We can now use Riemann sums on this transformed integrand to get an accurate approximation of the original integral. In the case of proper integrals, the number of points is explicitly defined by the width of the rectangle, but when \(a\) or \(b\) are infinite, we have to choose them independently. Since the integral after the substitution is improper, we need to adapt our quadrature formula slightly:
\[\int_{-1}^1 f(x) dx \approx \sum_{k=-N}^{N-1} w_k f(x_k)\]where
\[\begin{align*} w_k &=h{\pi \over 2}\text{sech}^2\left(\sinh \left({\pi \over 2} kh\right)\right) \cosh \left({\pi \over 2} kh\right) \\ x_k &=f\left(\tanh\left(\sinh \left({\pi \over 2} kh\right)\right)\right) \end{align*}\]
A simple python implementation of tanhsinh quadrature is shown below:
def tanh_sinh_points(n, h=0.1):
# Generate evaluation points
k = np.arange(-n, n)
t = h * k
# Apply the tanh(sinh()) transformation
sinh_t = np.sinh(t)
cosh_t = np.cosh(t)
# Compute the quadrature points (x values)
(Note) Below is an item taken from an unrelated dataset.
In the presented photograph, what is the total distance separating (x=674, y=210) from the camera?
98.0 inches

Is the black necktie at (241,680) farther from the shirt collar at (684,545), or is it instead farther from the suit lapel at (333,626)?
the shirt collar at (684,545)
x_k = np.tanh(np.pi / 2 * sinh_t)
# Compute the weights using the derivative of the transformation
cosh_term = np.cosh(np.pi / 2 * sinh_t)
w_k = h * np.pi / 2 * cosh_t / (cosh_term * cosh_term)
return x_k, w_k
def tanh_sinh_quadrature(f, n=30, h=0.1):
points, weights = tanh_sinh_points(n, h)
return np.sum(weights * f(points))The true value is \(2\sqrt{2}\approx 2.828427\). Using this code we can approximate the integral with \(N=10\) and \(h=0.3\) which gives \(2.828425\), a \(7\times 10^{-5}%\) error! Compare this with 20 left Riemann rectangles which gives \(2.40183\), a 15% error.
Implementation Challenges
The code above is actually numerically unstable and will break when \(n*h\) gets a bit bigger than 3 (using double precision). This is because of the rapid saturation of the tanhsinh substitution and the limits of floating point precision. The \(x\) values become indistinguishable from 1 for arguments just larger than 3. This causes \(1/\sqrt{1-x}\) to divide by zero and enters an infinity into the summation.
A more robust implementation of this would find the first value (based on the floating point precision) that becomes identically 1 under the tanhsinh transformation.4. This effectively truncates the infinite summation and allows the user to only specify \(h\) (since \(a\) and \(b\) become finite).
Conclusion
We’ve seen that tanhsinh quadrature can be a powerful method for numerically integrating functions with endpoint singularities or rapid changes near the boundaries.
We saw how it can be viewed in two different ways
- a clever weighting scheme with doubly exponential roll off combined with non-uniformly distributed points with extra points concentrated near the limits of integration.
- Riemann rectangles applied to the integral after the substitution \(x=\tanh(\pi/2 \sinh(t))\)
The first corresponds to the view in \(x\) space and using quadrature. The second corresponds to uniform spacing in \(t\) space and using Riemann rectangles of equal weight.
Footnotes
1: The rectangles don’t need to be uniformly spaced but it makes things simpler. In the limit as \(h\rightarrow 0\), this becomes equality. It’s more of a definition actually. An important caveat is that this does not work when \(a\) or \(b\) are infinite.
2: We may hear this called zero-order hold in time series contexts. That is, the value of the function in between sampling points is assumed constant (a zero order polynomial) until the next sampling point.
3: A simple change of variables \(u = a + x (b-a)\) allows handling arbitrary limits of integration.
4: The easiest way to do this is to find where the complement of \(x\) achieves the smallest normal floating point number, denoted \(\epsilon\). Some algebra shows
\[1-x = {2 \over 1+e^{\pi/2 \sinh(t)}}.\]We then just need to compute \(t_{max} = \text{asinh}({1 \over \pi}\log\left(2/\epsilon - 1\right))\). For single precision it’s about 4.02 and for double it’s around 6.11.